## Aufgabe 1
Bitte fasse den Text über die Meeresbiologin in Bremerhaven in genau zwei Sätzen zusammen.
## Aufgabe 2
Gib aus dem Text über die Meeresbiologin in Bremerhaven den Abschnitt von „Ich bewarb mich“ bis „Bank im Hintergrund.“ wortgetreu wieder.

Eine Meeresbiologin in Bremerhaven
Bremerhaven hat sich zu einem führenden Standort für Forschung und Wissenschaft entwickelt. Namhafte Institute mit einem Schwerpunkt der Klima- und Umweltforschung sind in der Seestadt beheimatet, wie auch das Thünen Institut für Seefischerei. Nicole Hielscher arbeitet hier als Forschungsreferentin. Sie hat sich ein bisschen in Bremerhaven verliebt. Warum, das erzählt sie im Green Economy Blog.
Wale sind mein Ding.
Ich wollte immer was mit Walen zu tun haben, schon seit meiner Kindheit. Ich wollte Wale streicheln. Um dies zu tun, war mir klar: Ich musste Meeresbiologin werden. Das Problem war nur, dass meine Eltern nicht so begeistert waren, weil die Aussichten als Meeresbiologin nicht so prächtig erschienen. Um sie zu beruhigen, ging ich zunächst den Weg, den viele aus meiner Schule einschlugen.
Ich bewarb mich bei einer Bank.
Das Verrückte war: Die haben mich auch noch genommen!
Ich absolvierte also eine Ausbildung zur Bankkauffrau. Mir wurde nach Abschluss der Lehre klar, dass ich es doch versuchen wollte und bewarb mich auf einen Studienplatz in meinem Herzensberuf an der Hochschule in Kiel. Der Gedanke war: Wenn das schief geht, wenn alles doch nicht passt, wie ich hoffte, konnte ich immer noch zurück in die Bank. Ich versuche das jetzt aber mal mit dem Traum, mit einer sicheren Bank im Hintergrund.
Heute bin ich froh, dass ich mich auf beiden Feldern auskenne. Mit der Wissenschaft, aber auch mit den Finanzen. Genau das ist heute mein Job beim Thünen-Institut, dem Bundesforschungsinstitut für Ländliche Räume, Wald und Fischerei. Unser Forschungsschwerpunkt in Bremerhaven liegt auf der Fischereiforschung. Wir forschen für Politik und Gesellschaft. Wir wollen natürliche Ressourcen sichern und beschäftigten uns unter anderem mit den Auswirkungen des Klimawandels. Wir geben der Politik Fakten an die Hand und Empfehlungen, was beispielsweise die Quoten in der Fischerei betrifft. Wir erforschen die natürliche Ressource Fisch.
Doch erstmal zurück zu meiner Geschichte. Mein Studium führte mich raus aufs Meer. Dreieinhalb Jahre lang lebte ich auf Helgoland. Es war ein großes europäisches Projekt, für das wir bestimmte Fischpopulationen vor Helgoland und vor den Küsten von Norwegen bis runter nach Portugal untersuchten. Wir nahmen Proben entlang der europäischen Westküste. Zusammen mit anderen europäischen Partnern untersuchten wir die gefangenen Fische im Hinblick auf den Klimawandel. Das Projekt war spannend. Doch anfangs bekam ich auf Helgoland manchmal einen Inselkoller.

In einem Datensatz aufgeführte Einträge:

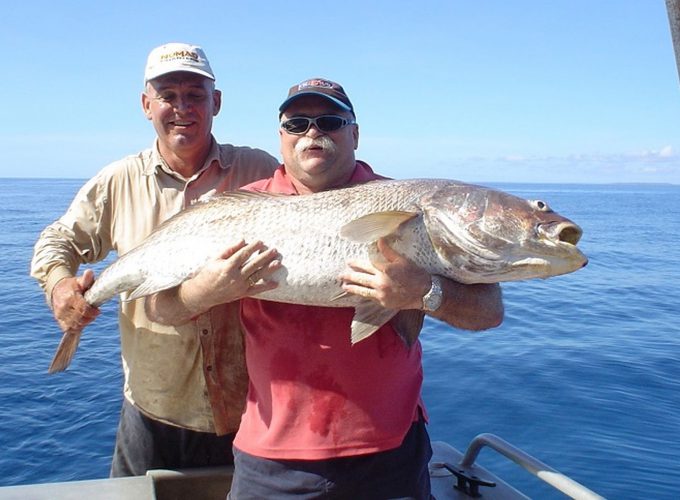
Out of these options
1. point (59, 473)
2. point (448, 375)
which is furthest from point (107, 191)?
point (448, 375)

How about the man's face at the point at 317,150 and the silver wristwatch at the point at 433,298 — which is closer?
the silver wristwatch at the point at 433,298

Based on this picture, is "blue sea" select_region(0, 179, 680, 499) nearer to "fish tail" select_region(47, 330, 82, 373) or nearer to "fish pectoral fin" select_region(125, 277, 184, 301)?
"fish tail" select_region(47, 330, 82, 373)

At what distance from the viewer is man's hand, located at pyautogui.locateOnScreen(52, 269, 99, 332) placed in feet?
11.2

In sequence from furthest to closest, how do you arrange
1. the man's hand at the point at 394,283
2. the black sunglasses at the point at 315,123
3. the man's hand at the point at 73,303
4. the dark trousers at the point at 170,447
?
the dark trousers at the point at 170,447
the man's hand at the point at 73,303
the black sunglasses at the point at 315,123
the man's hand at the point at 394,283

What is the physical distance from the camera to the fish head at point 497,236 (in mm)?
2783

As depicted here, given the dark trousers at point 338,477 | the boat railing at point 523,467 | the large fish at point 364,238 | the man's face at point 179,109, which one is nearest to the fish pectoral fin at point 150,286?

## Ergebnis 1
Nicole Hielscher arbeitet als Forschungsreferentin beim Thünen-Institut, dessen Forschungsschwerpunkt in Bremerhaven die Fischereiforschung ist und das unter anderem die Auswirkungen des Klimawandels untersucht. Seit ihrer Kindheit wollte sie mit Walen zu tun haben, machte aber zunächst eine Ausbildung zur Bankkauffrau, bevor sie sich in Kiel um einen Studienplatz in ihrem Herzensberuf bewarb und im Studium dreieinhalb Jahre auf Helgoland lebte.

## Ergebnis 2
Ich bewarb mich bei einer Bank.
Das Verrückte war: Die haben mich auch noch genommen!
Ich absolvierte also eine Ausbildung zur Bankkauffrau. Mir wurde nach Abschluss der Lehre klar, dass ich es doch versuchen wollte und bewarb mich auf einen Studienplatz in meinem Herzensberuf an der Hochschule in Kiel. Der Gedanke war: Wenn das schief geht, wenn alles doch nicht passt, wie ich hoffte, konnte ich immer noch zurück in die Bank. Ich versuche das jetzt aber mal mit dem Traum, mit einer sicheren Bank im Hintergrund.